On Sun, Feb 08, 2004, Poul-Henning Kamp wrote:
> In message <20040208080630.GA14364 at VARK.homeunix.com>, David Schultz writes:
> >I spent some time today benchmarking the various proposed pid
> >allocators.  The full results, along with pretty pictures and a
> >more complete analysis, are at:
> >
> >	http://people.freebsd.org/~das/pbench/pbench.html  [1]
> 
> You _do_ realize that the difference between "tjr" and "net" in the
> bottom plot is not statistically significant ?
> 
> Stratification is visibly present from approx 1500 pids and up, and
> ends up being responsible for 1/3rd of the difference by the time
> you get to 5000 pids.
> 
> (The tell-tale sign here is that the two data sets both fall on two
> mostly straight lines in a random looking pattern, with practically
> no measurements hitting the interval between the two lines.)
> 
> If we assume the stratification has linearity with number of pids,
> which I think looks reasonable, and we read the right hand edge as
> half a second and the left hand edge as zero, we find:
> 
> 	    (.5 - 0) [second]
>   -------------------------------------- = 10 [nsec] / [iteration*pid]
>   10000 [iterations] * (5000 - 0) [pids]
> 
> 10nsec per operation is getting you into the territory of effective
> TSC-timecounter resolution, RAM access time, cache miss delays
> and all sorts of other hardware effects.
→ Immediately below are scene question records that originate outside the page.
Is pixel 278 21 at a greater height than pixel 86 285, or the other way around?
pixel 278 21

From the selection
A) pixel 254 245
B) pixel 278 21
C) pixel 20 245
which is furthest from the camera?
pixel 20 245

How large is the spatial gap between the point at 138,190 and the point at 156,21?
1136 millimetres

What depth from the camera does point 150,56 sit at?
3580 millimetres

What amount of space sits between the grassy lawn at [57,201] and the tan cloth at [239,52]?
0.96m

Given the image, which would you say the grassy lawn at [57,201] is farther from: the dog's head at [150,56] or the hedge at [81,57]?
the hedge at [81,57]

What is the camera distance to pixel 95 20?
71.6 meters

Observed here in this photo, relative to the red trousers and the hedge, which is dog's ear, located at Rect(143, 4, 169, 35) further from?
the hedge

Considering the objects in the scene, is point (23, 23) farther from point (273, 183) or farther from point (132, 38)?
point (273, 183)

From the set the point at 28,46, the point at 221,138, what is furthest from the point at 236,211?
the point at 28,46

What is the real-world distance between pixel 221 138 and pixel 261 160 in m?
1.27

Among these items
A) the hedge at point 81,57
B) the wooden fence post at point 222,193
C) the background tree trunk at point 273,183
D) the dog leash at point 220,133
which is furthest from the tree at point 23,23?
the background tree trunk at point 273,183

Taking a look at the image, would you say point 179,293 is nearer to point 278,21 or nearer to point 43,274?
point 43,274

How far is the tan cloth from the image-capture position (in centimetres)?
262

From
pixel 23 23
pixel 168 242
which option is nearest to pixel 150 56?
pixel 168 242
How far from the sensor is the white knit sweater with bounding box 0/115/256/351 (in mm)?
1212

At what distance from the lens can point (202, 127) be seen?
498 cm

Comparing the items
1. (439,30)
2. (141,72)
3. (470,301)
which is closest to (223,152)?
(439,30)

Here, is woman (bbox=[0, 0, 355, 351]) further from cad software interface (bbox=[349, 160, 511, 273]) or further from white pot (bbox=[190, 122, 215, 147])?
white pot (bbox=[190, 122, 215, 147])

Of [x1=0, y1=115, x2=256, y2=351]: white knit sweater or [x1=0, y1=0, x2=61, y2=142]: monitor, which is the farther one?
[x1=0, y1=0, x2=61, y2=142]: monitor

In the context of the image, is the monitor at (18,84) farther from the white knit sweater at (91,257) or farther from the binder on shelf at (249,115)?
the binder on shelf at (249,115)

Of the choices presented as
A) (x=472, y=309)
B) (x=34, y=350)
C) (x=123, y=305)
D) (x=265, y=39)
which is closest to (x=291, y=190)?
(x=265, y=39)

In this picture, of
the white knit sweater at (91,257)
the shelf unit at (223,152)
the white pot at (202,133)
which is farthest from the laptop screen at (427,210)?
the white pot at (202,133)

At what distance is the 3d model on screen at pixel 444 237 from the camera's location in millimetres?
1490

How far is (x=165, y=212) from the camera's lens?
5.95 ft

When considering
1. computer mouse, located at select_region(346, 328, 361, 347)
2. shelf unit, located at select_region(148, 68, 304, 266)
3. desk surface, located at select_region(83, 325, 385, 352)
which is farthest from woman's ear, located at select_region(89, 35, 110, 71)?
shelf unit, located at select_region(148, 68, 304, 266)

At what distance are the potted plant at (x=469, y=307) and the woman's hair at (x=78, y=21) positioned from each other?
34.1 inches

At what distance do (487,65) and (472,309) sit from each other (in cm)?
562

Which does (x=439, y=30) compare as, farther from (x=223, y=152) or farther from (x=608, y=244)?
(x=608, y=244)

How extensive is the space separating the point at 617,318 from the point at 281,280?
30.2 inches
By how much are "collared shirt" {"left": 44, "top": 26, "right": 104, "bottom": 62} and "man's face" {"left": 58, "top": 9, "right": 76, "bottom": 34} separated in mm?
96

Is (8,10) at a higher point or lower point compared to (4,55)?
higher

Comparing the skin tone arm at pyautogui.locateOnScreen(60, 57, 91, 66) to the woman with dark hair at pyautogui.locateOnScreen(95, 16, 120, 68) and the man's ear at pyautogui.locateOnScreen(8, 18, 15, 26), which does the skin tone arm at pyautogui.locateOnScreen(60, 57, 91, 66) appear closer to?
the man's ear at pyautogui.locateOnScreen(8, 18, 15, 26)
To avoid jitter and timestamping overhead, I read the time only at
the start and end of the entire sequence of 10000 operations.
I obtained the sample variance by running the entire test three
times, i.e.

	for (pass = 0; pass < 3; pass++) {
		for (nprocs = 100; nprocs < 5000; nprocs++) {
			set up the test, fork the sleepers;
			take starting timestamp;
			for (iter = 0; iter < 10000; iter++)
				run test;
			take ending timestamp;
		}
	}

Nevertheless, you're definitely right about the stratification.
I'm not sure how to explain that.  My best theory is that there's
some confounding factor, such as the pageout daemon waking up,
that has a constant overhead.  If you look at the original
samples, there's always two that are normal and one outlier.  More
samples would probably correct for this, and if I were running the
benchmark again, I would have done more iterations of the outer
loop in the pseudocode above and fewer of the inner loop.

> So all in all, I would say that you have proven that "tjr" and "net"
> are better than "old", but not that there is any statistically
> significant performance difference between them.

Yes, I realize that.  I took 10 more samples of 10000 forks each
with 5000 sleeping processes in the background and got the
following:

tjr:
1.130558492
1.125901197
1.144079485
1.118981882
1.131435699
1.123052511
1.133321135
1.121301171
1.133015788
1.124377539

net:
1.116848091
1.119333603
1.117941526
1.121989527 (got an outlier (2.547301682) here, so I reran this test)
1.118023912
1.110658198
1.126021045
1.106436712
1.116406694
1.100889638

This data show a difference at the 95% confidence level, namely,
that the NetBSD algorithm is about 1% faster on a system with 5000
processes (and only 0.1% faster if you're looking at the total
overhead of fork() rather than vfork().)  I think that pretty much
rules out performance as the deciding factor between the two.